> [原文段落]
4.2 Zookeeper分布式锁的优化实现

为了提高可靠性和性能,需要添加重试机制、超时机制和异常处理。重试使用指数退避策略,避免频繁无效请求,同时妥善处理网络闪断等异常情况。

public class OptimizedZookeeperLock {
    private static final String LOCK_ROOT = "/distributed_locks";
    private final CuratorFramework client;
    private final String lockPath;
    private String currentLockPath;
    private final int maxRetries;
    private final long timeoutMs;
    
    public OptimizedZookeeperLock(CuratorFramework client, String lockName, 
            int maxRetries, long timeoutMs) {
        this.client = client;
        this.lockPath = LOCK_ROOT + "/" + lockName;
        this.maxRetries = maxRetries;
        this.timeoutMs = timeoutMs;
        
        try {
            client.create()
                .creatingParentsIfNeeded()
                .withMode(CreateMode.PERSISTENT)
                .forPath(LOCK_ROOT);
        } catch (Exception e) {
            throw new RuntimeException("Failed to initialize lock", e);
        }
    }
    
    public boolean tryLock() throws Exception {
        RetryPolicy retryPolicy = new ExponentialBackoffRetry(1000, maxRetries);
        
        try {
            currentLockPath = client.create()
                .withProtection()
                .withMode(CreateMode.EPHEMERAL_SEQUENTIAL)
                .forPath(lockPath + "/lock-");
                
            return waitForLock(timeoutMs);
        } catch (Exception e) {
            if (currentLockPath != null) {
                try {
                    client.delete().guaranteed().forPath(currentLockPath);
                } catch (Exception ex) {
                    // 处理删除失败的异常
                }
            }
            throw e;
        }
    }
    
    private boolean waitForLock(long millisToWait) throws Exception {
        long startTime = System.currentTimeMillis();
        
        while ((System.currentTimeMillis() - startTime) < millisToWait) {
            List<String> children = getSortedChildren();
            String currentNode = currentLockPath.substring(
                currentLockPath.lastIndexOf('/') + 1);
                
            if (currentNode.equals(children.get(0))) {
                return true;
            }
            
            String previousNode = children.get(children.indexOf(currentNode) - 1);
            final CountDownLatch latch = new CountDownLatch(1);
            
            Stat stat = client.checkExists()
                .usingWatcher(new CuratorWatcher() {
                    @Override
                    public void process(WatchedEvent event) {
                        if (event.getType() == EventType.NodeDeleted) {
                            latch.countDown();
                        }
                    }
                }).forPath(lockPath + "/" + previousNode);
                
            if (stat == null) {
                continue;
            }
            
            if (latch.await(millisToWait - (System.currentTimeMillis() - startTime), 
                    TimeUnit.MILLISECONDS)) {
                return true;
            }
        }
        
        return false;
    }
    
    private List<String> getSortedChildren() throws Exception {
        List<String> children = client.getChildren().forPath(lockPath);
        Collections.sort(children);
        return children;
    }
    
    public void unlock() {
        try {
            if (currentLockPath != null) {
                client.delete().guaranteed().forPath(currentLockPath);
            }
        } catch (Exception e) {
            throw new RuntimeException("Failed to release lock", e);
        }
    }
}

五、基于数据库的分布式锁实现

数据库分布式锁利用数据库的行锁机制实现,通过创建锁表并使用事务特性来保证互斥性。这种方式实现简单,但性能相对较低,适合并发量小的场景。

> [所给材料]
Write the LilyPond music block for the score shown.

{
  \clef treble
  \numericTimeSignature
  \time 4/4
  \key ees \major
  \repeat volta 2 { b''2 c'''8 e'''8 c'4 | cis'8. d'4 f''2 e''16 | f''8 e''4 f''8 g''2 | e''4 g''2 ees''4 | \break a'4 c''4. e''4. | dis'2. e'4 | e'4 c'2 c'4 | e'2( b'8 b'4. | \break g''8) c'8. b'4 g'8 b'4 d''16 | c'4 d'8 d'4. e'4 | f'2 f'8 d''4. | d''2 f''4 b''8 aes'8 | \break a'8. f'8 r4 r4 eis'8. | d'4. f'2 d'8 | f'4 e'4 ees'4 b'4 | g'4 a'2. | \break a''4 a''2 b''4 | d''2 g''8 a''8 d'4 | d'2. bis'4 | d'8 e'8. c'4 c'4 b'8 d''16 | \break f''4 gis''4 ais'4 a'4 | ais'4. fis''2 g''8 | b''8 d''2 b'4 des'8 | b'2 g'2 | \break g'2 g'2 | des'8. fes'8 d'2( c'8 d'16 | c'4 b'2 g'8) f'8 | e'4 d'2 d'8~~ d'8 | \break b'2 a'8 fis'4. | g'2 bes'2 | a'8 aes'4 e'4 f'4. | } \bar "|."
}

> [任务说明] 根据关于分布式锁的原文段落，基于数据库的分布式锁适合用于什么样的场景？

> [完整答案] 基于数据库的分布式锁适合并发量小的场景。